QUOTED PASSAGE:
--- --- ---

With an oil price just below $52 per barrel during the first nine months, we can report solid year-to-date progress with free cash flow of $3.6 billion. The organic free cash flow in the Q3 was around 0. Our net debt ratio is 27.8%, on par with last quarter. The figure reported for cash flow from operations in the quarter was impacted by $545 million related to FX movement on financial derivatives. We optimize interest charges through derivative instruments, and these may not be in USD, so we hedge these so there is no FX risk. Any movement in the USD/EUR shows on operating cash, but equal opposite effect in cash is shown elsewhere on the cash flow statement, mainly in cash flow from investments.
This is difficult to see directly, but explains why operating cash flow may seem below some expectations. Net at group level, no impact on overall cash flow on a year-on-year. Let me close with a few comments about our guidance. As I mentioned in my introduction, we are adjusting our 2017 CapEx guidance downwards from $11 billion to around $10 billion. This is due to excellent project execution, efficiency improvements, cost reductions, and strict capital discipline. We increased our production growth from 5% to around 6% in our guidance. The average annual production growth rate during 2016-2020 is unchanged at around 3% per year. Our 2017 exploration expenditure is unchanged at $1.3 billion.

--- --- ---

MATERIAL:
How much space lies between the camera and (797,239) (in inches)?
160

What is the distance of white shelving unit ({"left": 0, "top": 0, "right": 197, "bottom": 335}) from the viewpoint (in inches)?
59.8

--- --- ---

REQUESTS:
a – According to the earnings call excerpt, how is the 2017 CapEx guidance being adjusted?
b – Repeat the passage of the earnings call excerpt starting at "With an oil" and ending at "flow from investments.".
The data come from a separate source.

RESULTS FOR EACH TASK:
a – It is being lowered from $11 billion to around $10 billion.

b –
With an oil price just below $52 per barrel during the first nine months, we can report solid year-to-date progress with free cash flow of $3.6 billion. The organic free cash flow in the Q3 was around 0. Our net debt ratio is 27.8%, on par with last quarter. The figure reported for cash flow from operations in the quarter was impacted by $545 million related to FX movement on financial derivatives. We optimize interest charges through derivative instruments, and these may not be in USD, so we hedge these so there is no FX risk. Any movement in the USD/EUR shows on operating cash, but equal opposite effect in cash is shown elsewhere on the cash flow statement, mainly in cash flow from investments.